“This is the first time I have lived in Italy since I was fifteen,” says experimental electronic musician Andrée Burelli – who previously performed as Bodyverse. She’s musing on the inspirations of her patient, nurturing new album De Sidera – “and I am overwhelmed by the beauty of its nature, landscapes, and cultural roots.” Having temporarily moved from Berlin to Sardinia in her native Italy to record music between 2019 and 2020 (she was born in Venice) – the mediterranean has taken on renewed significance. De Sidera is Burelli’s first album with Italian titles, written and recorded in Italy, inspired by the land she inhabited at the time of recording.
– https://andreeburelli.bandcamp.com/album/de-sidera
Though any and all vocals on De Sidera are wordless, language is central to the album. “I try to make my vocalisms sound like words,” she explains, “but it is a kind of invented language.

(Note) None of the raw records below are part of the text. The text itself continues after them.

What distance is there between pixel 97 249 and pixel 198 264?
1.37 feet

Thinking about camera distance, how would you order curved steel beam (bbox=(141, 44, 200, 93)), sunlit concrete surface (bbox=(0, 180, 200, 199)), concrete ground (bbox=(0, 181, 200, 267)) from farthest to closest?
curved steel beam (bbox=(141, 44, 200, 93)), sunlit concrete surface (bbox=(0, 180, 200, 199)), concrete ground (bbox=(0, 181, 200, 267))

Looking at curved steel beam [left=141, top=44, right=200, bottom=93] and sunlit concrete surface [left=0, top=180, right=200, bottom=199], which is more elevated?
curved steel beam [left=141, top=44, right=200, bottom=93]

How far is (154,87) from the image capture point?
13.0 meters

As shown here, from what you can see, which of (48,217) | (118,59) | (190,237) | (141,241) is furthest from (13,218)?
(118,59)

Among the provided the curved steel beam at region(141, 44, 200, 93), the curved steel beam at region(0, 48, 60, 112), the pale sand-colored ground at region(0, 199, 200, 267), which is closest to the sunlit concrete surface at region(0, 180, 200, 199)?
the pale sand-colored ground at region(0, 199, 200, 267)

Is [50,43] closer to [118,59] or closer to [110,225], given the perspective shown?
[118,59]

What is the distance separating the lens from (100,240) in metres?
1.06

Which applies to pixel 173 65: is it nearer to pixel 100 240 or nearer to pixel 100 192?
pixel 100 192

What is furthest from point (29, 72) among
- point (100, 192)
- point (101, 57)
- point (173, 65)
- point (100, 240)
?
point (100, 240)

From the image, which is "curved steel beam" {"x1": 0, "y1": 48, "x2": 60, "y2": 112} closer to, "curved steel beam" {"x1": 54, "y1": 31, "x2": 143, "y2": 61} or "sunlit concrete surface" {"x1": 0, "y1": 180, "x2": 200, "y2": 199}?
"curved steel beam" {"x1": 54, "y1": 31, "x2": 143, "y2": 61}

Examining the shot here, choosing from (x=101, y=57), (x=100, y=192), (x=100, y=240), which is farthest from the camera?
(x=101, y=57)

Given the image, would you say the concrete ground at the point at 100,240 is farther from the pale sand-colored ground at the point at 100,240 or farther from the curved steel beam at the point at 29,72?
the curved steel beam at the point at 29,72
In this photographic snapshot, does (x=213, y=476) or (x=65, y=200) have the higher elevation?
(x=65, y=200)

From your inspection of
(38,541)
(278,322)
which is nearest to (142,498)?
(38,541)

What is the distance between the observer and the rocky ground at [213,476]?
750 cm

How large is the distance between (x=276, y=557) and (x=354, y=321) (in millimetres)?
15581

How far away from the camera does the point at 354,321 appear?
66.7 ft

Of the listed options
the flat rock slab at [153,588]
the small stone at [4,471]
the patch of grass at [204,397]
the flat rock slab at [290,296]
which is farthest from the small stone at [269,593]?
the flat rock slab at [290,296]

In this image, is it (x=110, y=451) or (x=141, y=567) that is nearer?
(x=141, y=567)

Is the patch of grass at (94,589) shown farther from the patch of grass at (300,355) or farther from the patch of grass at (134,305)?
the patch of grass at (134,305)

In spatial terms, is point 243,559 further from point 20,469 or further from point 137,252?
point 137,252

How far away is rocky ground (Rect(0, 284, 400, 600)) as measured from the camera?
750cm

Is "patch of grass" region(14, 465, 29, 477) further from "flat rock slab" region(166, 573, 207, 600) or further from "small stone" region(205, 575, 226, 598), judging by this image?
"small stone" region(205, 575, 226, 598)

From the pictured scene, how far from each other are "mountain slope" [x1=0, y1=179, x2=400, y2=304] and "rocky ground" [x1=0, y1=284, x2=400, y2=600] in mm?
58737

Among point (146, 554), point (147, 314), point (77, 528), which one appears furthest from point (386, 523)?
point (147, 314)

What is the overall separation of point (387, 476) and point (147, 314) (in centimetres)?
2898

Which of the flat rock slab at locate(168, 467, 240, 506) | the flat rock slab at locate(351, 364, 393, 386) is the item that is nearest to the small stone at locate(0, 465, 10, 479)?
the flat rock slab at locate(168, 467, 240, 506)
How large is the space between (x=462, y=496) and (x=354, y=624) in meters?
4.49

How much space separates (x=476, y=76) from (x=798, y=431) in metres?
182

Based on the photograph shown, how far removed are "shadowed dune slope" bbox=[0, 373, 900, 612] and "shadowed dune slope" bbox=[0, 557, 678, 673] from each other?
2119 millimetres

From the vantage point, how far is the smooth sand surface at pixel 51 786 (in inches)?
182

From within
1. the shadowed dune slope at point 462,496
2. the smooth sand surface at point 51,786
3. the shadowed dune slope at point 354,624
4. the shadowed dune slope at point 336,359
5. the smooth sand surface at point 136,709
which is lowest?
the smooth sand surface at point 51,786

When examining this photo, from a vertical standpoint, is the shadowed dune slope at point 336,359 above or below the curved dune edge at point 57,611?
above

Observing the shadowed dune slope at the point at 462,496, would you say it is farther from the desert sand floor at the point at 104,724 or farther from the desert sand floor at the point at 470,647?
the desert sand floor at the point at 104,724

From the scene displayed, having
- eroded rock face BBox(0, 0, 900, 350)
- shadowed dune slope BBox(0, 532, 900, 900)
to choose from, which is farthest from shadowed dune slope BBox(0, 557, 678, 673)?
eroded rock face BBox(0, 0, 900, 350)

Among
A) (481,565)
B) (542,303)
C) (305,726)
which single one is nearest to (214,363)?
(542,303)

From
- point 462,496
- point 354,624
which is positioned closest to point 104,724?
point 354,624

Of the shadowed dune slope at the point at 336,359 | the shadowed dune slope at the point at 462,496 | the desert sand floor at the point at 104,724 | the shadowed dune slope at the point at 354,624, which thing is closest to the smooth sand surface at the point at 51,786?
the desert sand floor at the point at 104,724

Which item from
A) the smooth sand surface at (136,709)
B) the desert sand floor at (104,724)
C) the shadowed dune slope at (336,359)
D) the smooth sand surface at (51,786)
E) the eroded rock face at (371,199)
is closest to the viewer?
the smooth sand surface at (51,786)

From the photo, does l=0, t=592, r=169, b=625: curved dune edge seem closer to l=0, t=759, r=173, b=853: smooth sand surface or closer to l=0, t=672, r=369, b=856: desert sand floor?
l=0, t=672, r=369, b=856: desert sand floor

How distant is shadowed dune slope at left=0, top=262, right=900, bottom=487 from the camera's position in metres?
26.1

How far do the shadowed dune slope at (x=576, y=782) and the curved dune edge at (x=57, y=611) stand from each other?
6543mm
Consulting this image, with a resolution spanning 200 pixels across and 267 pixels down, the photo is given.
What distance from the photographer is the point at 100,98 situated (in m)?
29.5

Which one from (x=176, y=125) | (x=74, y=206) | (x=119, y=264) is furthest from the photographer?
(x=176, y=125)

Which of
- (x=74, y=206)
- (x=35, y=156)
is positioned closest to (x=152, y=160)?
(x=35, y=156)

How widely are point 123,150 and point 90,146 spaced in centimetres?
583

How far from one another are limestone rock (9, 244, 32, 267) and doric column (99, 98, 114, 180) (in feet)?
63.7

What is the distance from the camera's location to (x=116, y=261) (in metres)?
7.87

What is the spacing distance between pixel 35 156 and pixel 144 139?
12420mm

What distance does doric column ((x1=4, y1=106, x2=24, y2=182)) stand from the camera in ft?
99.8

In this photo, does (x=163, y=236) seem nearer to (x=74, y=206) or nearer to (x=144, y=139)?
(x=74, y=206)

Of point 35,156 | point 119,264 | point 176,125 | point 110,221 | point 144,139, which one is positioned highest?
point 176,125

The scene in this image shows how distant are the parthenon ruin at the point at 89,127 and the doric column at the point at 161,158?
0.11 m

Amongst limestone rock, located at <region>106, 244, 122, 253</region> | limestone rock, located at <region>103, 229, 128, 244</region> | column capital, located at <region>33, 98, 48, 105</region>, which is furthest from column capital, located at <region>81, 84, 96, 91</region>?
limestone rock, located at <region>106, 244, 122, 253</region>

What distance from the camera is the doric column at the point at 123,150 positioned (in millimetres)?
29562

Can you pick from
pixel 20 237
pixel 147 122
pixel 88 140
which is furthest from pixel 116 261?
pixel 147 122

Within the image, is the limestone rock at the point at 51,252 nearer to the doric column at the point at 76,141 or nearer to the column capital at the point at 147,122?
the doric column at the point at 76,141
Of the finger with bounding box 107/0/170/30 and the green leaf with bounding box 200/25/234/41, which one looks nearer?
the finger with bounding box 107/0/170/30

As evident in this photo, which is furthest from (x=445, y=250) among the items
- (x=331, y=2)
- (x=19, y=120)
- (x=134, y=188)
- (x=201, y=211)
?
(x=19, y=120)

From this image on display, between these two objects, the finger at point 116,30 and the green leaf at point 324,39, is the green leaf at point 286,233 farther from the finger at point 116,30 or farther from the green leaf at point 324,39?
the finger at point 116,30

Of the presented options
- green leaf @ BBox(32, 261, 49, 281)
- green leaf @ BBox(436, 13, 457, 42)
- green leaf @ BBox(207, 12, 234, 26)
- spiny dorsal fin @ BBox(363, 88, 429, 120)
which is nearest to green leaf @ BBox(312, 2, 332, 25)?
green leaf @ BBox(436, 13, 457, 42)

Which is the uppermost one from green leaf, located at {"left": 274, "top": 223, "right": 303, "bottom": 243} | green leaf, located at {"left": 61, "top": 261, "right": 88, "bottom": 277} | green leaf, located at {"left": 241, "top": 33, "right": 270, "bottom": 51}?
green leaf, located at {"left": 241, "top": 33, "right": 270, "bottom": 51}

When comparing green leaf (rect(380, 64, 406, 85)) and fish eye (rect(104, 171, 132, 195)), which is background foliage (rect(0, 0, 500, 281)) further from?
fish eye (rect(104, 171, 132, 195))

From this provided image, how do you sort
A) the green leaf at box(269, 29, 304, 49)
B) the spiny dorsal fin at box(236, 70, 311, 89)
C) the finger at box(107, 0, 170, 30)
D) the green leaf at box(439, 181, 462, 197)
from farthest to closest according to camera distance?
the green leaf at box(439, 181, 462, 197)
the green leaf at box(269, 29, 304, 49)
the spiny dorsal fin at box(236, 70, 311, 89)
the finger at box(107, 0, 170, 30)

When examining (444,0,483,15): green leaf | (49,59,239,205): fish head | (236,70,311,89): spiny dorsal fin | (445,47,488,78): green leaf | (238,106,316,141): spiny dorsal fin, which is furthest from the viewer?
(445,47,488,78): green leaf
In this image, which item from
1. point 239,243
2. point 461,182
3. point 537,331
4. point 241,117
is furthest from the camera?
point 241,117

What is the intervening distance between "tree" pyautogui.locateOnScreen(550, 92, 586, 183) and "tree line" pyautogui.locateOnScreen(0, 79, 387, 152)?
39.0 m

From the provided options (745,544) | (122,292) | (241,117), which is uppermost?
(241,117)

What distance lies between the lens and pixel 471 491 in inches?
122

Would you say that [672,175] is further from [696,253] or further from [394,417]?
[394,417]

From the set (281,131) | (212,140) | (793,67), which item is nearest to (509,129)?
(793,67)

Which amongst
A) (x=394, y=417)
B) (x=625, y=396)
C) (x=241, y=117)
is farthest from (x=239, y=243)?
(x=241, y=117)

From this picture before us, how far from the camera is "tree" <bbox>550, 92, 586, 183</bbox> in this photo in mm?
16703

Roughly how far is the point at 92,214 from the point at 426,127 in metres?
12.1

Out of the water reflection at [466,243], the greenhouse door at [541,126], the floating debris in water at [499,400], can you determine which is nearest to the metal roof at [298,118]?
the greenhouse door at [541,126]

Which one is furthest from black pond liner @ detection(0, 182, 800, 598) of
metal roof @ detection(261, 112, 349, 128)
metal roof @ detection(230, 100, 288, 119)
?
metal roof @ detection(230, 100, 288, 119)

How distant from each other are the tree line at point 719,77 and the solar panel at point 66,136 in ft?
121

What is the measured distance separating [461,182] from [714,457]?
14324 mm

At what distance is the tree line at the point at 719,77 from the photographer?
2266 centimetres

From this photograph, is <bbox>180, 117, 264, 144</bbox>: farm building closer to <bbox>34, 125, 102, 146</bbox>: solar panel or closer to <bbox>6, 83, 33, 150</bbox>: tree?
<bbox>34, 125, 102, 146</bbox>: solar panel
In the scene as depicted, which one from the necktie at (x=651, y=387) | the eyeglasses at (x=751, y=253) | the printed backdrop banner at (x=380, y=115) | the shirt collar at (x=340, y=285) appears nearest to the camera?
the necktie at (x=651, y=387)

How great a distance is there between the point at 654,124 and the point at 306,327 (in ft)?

Somehow the form, the signifier, is enough to express meaning, sense, emotion.” Burelli notes that this concept has resonance with her practice in Greek and Turkish music, in which wordless vocals and instrumental improvisations are common. This is front and center on a song like the title track “De Sidera,” where Burelli’s rising and falling vocals dance atop an undulating, contemplative bassline – close your eyes, and the clear tides of the Mediterranean lap at the sand – her wordless intonations guiding you to a tranquil state.